See: Three things to watch from the Fed meeting
Finally, the Federal Reserve will finish up its two-day meeting and release its policy decision at 2 p.m. ET. The broad consensus is for the U.S. central bank to lower its benchmark fed funds rate by a quarter percentage point to a range between 1.50% to 1.75%.
Yet with the U.S. economy still growing at a steady, albeit slowing, clip so far, analysts say the Fed may want to challenge the expectations of investors who still see the central bank carrying out an additional one to two quarter point rate cuts by the end of 2020.
The U.S. Treasury Department will make its refunding announcement at 8:30 a.m. ET, where it will describe how much borrowing it needs to finance over the next two quarters. More important, it could mention tweaks to the size of government debt auctions amid calls for the U.S. Treasury to increase its issuance of shorter-term bills, following the Fed’s decision to buy $60 billion of Treasury bills every month at least through the second half of next year.

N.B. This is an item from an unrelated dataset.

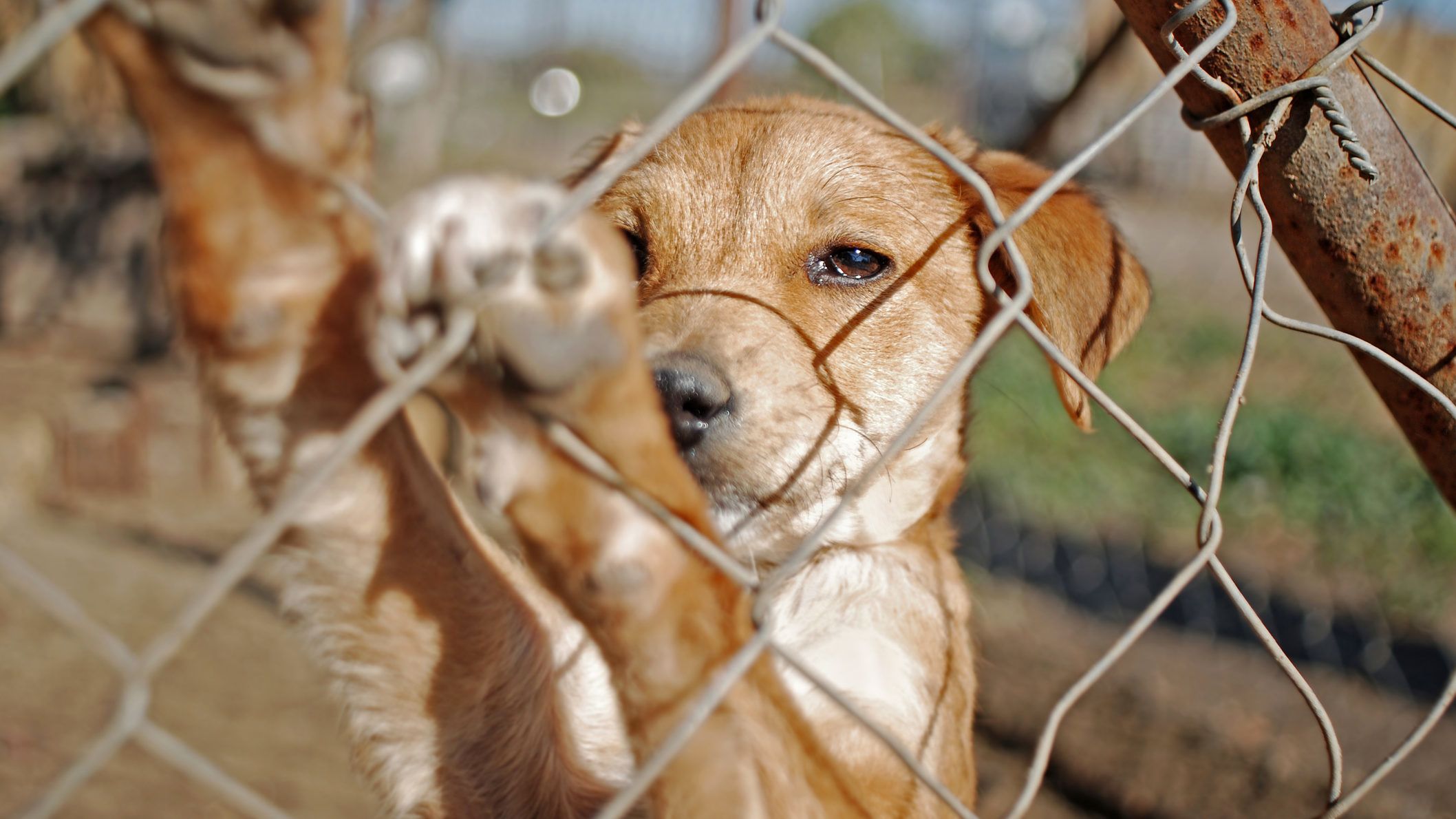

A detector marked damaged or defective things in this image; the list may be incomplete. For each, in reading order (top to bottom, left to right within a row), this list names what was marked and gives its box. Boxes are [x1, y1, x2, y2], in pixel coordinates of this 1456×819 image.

Read: Why one Fed watcher says the central bank needs to keep chopping interest rates
What did market participants’ say?
“The worry is that the Fed has basically been making policy based on market demands as opposed to the economic outlook,” Steven Oh, global head of credit and fixed income at PineBridge Investments, told MarketWatch. “They clearly don’t want to surprise the markets as that could create volatility in the market, and that does have a real impact on economic confidence overall. The Fed has a real messaging dilemma to try to guide the market as to why additional rate cuts may not be necessary on the economic outlook.”